East River Swimming Hole Promised for Last Year Will Test This Year and Debut Next Year
A prototype of the 2010 proposal for a floating dock surrounding a cross-shaped swimming hole with a safety net fastened to its underside, to be anchored in the East River adjacent to Lower Manhattan, appears likely to launch this summer—but don’t plan on doing the backstroke there anytime soon. Dubbed “Plus Pool,” the project is written +POOL, and this summer’s first iteration is called POOL1.
Public health officials have ruled that POOL1, designed to capture and filter the flow of the East River and discharge newly sanitized water in its wake, will operate without swimmers this summer, to test the effectiveness of its filtration system in real-world conditions. If all goes according to plan, POOL1 is now slated open to the public in 2027.
Almost from the day this proposal was announced, Lower Manhattan community leaders advocated for it, and pressed City officials to approve its launch at a local site. They most often pushed for a mooring spot in the East River, just south of the Brooklyn Bridge, but also discussed locations alongside the shore of Governors Island, and in the Hudson River between Pier 26 and Pier 40.
City and State officials instead decided in 2024 to locate the facility alongside Pier 35, between Rutgers and Clinton Streets. At the time, they promised to open the project in 2025, but regulatory approvals delayed that goal.
By last summer, a custom-built barge that will enclose the +POOL prototype was completed at Bollinger Shipyards in Pascagoula, Mississippi. It was placed on the deck of a cargo freighter and shipped to Newark, where the inner workings, including the filtration system and pool shell, are being installed.
While this work was proceeding, approval was needed from a range of government agencies. Permission was required from the Army Corps of Engineers to bore into the bottom of the East River, where the anchoring system will be tethered to bedrock (80 feet below the mudline). Next, the Metropolitan Transportation Authority (responsible for the Rutgers Tunnel, which carries the F Train beneath the East River directly under the site planned for +POOL) had to agree that this boring wouldn’t endanger its infrastructure.

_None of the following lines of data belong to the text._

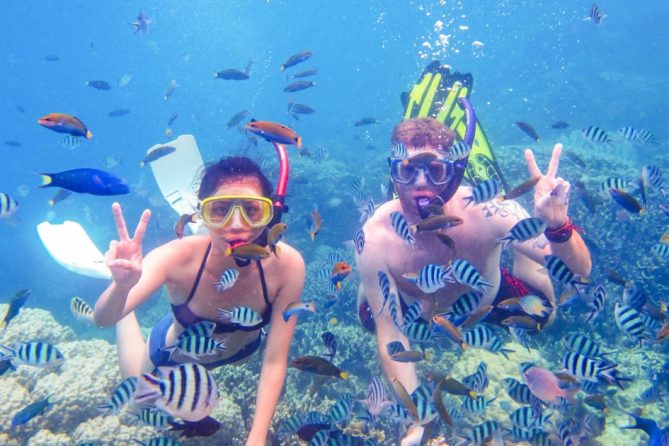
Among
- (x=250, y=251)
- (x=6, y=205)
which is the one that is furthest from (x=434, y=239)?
(x=6, y=205)

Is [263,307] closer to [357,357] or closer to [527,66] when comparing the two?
[357,357]

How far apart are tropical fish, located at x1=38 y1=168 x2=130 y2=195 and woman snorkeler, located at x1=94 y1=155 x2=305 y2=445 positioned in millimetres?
774

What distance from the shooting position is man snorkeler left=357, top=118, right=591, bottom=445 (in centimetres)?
387

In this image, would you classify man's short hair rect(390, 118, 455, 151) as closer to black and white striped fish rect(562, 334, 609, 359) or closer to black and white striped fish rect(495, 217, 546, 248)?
black and white striped fish rect(495, 217, 546, 248)

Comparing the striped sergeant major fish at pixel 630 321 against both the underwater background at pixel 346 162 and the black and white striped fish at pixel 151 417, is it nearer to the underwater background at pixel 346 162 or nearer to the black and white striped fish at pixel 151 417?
the underwater background at pixel 346 162

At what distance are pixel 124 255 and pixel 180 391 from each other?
1.26m

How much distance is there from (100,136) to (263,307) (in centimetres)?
11819

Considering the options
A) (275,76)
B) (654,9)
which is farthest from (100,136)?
(654,9)

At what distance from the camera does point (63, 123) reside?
4270 mm

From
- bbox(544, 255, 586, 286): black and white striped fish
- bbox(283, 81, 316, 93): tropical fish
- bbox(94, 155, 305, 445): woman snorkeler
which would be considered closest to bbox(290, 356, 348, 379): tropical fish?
bbox(94, 155, 305, 445): woman snorkeler

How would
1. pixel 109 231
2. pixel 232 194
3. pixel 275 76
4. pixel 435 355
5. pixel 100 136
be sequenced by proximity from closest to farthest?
pixel 232 194 → pixel 435 355 → pixel 109 231 → pixel 100 136 → pixel 275 76

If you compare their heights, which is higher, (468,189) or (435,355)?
(468,189)

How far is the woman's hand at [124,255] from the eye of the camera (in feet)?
9.61

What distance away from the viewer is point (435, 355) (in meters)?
7.53
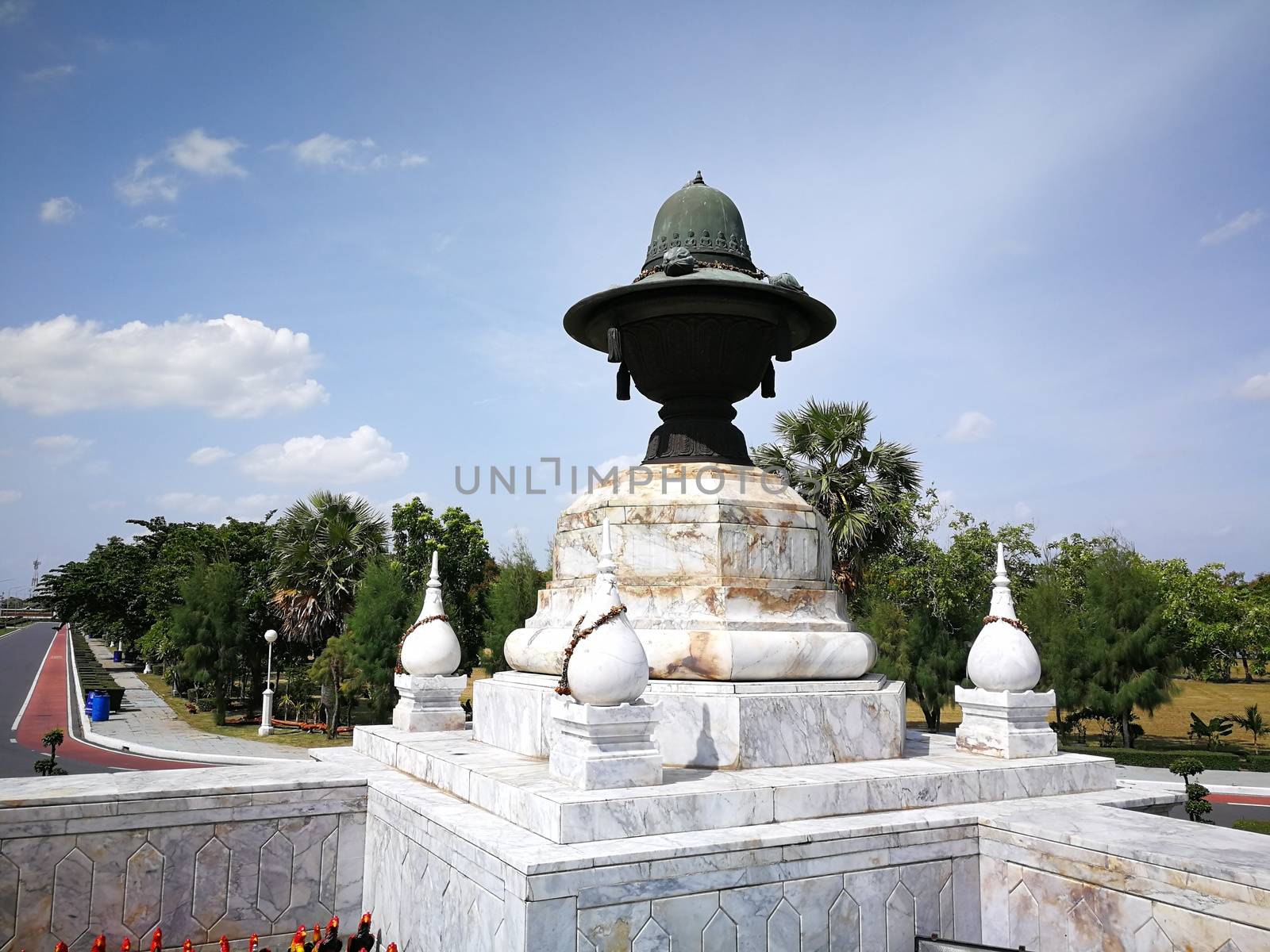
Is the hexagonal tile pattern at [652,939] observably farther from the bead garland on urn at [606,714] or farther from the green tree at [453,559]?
the green tree at [453,559]

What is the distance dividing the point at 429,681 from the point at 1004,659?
575cm

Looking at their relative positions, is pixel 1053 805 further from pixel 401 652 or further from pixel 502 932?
pixel 401 652

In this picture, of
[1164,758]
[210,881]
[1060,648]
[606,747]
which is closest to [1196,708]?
[1060,648]

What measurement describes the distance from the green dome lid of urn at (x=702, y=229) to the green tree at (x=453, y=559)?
2490cm

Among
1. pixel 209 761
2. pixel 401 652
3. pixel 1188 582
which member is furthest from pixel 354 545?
pixel 1188 582

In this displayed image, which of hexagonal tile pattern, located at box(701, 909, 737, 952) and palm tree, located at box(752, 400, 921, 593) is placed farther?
palm tree, located at box(752, 400, 921, 593)

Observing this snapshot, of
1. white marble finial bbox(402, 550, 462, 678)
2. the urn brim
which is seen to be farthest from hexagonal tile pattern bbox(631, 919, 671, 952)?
the urn brim

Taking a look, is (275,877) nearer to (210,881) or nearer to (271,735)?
(210,881)

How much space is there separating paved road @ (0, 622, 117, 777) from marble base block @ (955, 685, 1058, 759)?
787 inches

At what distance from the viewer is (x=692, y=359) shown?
30.5ft

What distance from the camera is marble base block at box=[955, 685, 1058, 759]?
801 centimetres

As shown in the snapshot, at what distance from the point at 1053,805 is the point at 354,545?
91.7 feet

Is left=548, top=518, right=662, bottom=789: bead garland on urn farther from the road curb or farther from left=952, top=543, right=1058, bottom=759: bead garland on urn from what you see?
the road curb

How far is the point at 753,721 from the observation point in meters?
7.32
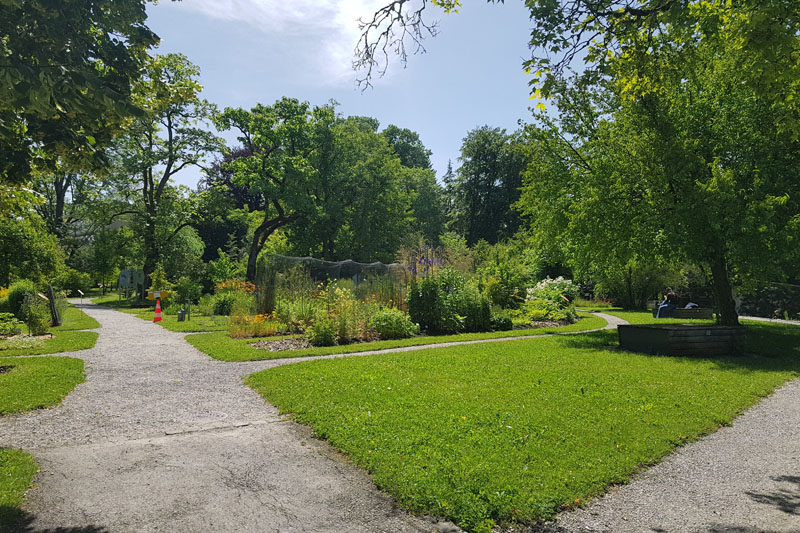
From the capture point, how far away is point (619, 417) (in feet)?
17.7

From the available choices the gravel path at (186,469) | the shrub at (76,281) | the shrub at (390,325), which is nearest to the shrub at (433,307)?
the shrub at (390,325)

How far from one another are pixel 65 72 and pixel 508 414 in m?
5.03

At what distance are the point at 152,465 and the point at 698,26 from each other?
8003 mm

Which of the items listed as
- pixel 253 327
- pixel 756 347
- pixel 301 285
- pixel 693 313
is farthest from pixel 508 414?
pixel 693 313

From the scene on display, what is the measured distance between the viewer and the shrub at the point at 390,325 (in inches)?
498

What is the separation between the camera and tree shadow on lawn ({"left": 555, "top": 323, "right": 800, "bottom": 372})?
359 inches

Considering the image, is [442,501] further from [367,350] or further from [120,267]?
[120,267]

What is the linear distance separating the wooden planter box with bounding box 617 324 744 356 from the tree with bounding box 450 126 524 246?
116ft

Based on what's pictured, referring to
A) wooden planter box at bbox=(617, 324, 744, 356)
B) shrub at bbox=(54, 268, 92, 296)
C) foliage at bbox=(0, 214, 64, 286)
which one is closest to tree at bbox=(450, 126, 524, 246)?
shrub at bbox=(54, 268, 92, 296)

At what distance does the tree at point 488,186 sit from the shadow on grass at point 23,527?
43870 millimetres

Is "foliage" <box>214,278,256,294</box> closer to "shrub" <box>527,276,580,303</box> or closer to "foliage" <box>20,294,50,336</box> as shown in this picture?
"foliage" <box>20,294,50,336</box>

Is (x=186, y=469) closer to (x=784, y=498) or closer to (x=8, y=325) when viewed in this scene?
(x=784, y=498)

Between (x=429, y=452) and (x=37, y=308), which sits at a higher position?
(x=37, y=308)

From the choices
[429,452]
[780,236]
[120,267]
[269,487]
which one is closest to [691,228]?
[780,236]
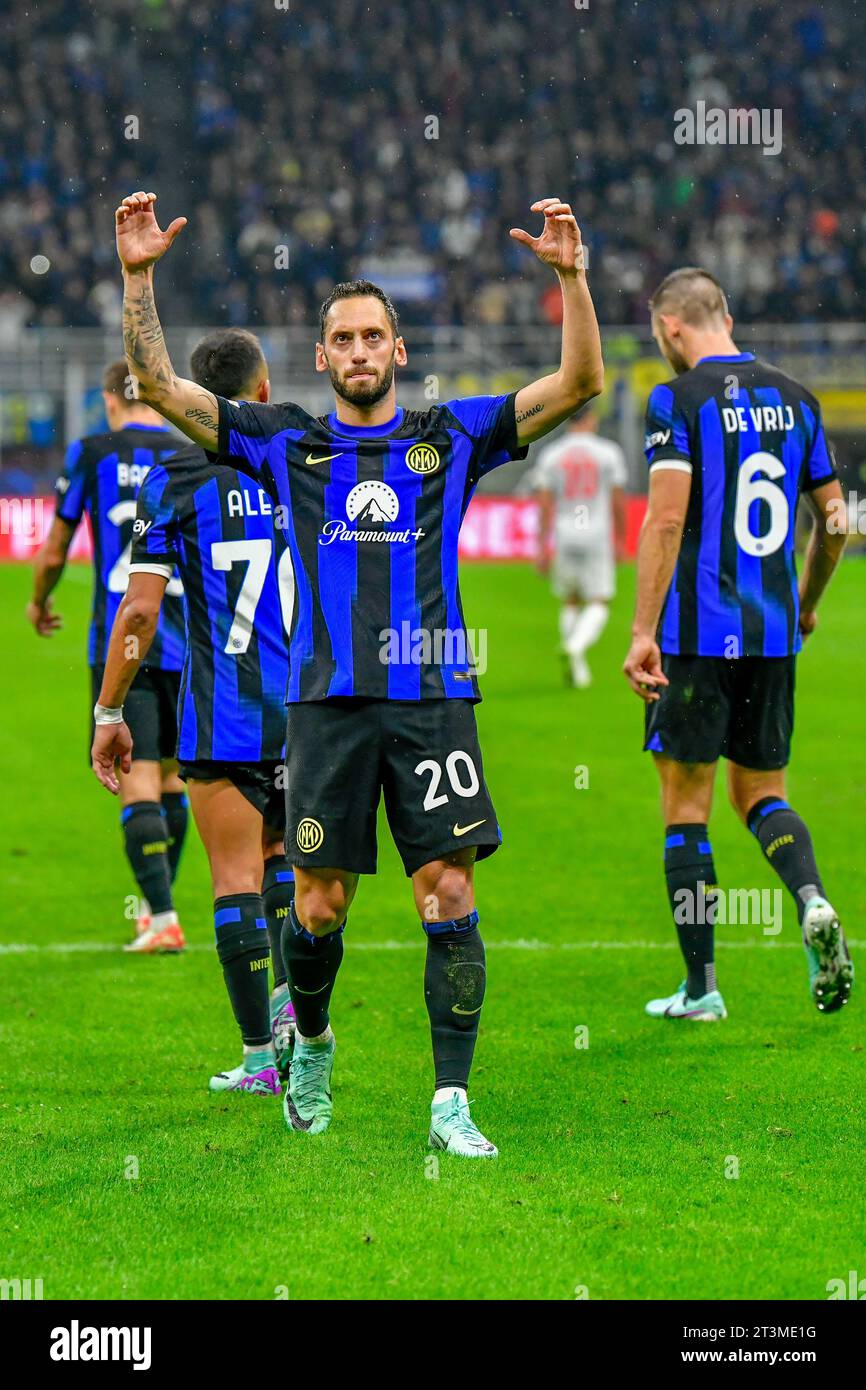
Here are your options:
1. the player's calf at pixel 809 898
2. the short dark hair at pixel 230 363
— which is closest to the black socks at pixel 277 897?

That underwater work was completed in April.
The project also requires six different permissions from the City’s Department of Health and Mental Hygiene. Among other changes, this will necessitate a chlorine hygiene system, to be used only in extreme circumstances, such as when a major storm temporarily overwhelms nearby sewer systems and causes untreated effluent to be dumped directly into the East River. The agency also insisted that POOL1 be operated for a full season without swimmers, as a further precaution. It is scheduled to be towed into place, just north of the Manhattan Bridge, to begin that process this month.
Assuming that all remaining approvals are obtained by the end of this swimming season, POOL1 will be towed to a shipyard, where it will be outfitted with additional features (such as showers and locker rooms) prior to opening for the public in the summer of 2027. Once that milestone has been achieved, the +POOL team plans to begin raising funds to implement their original vision, of a 9,000-square foot cruciform pool.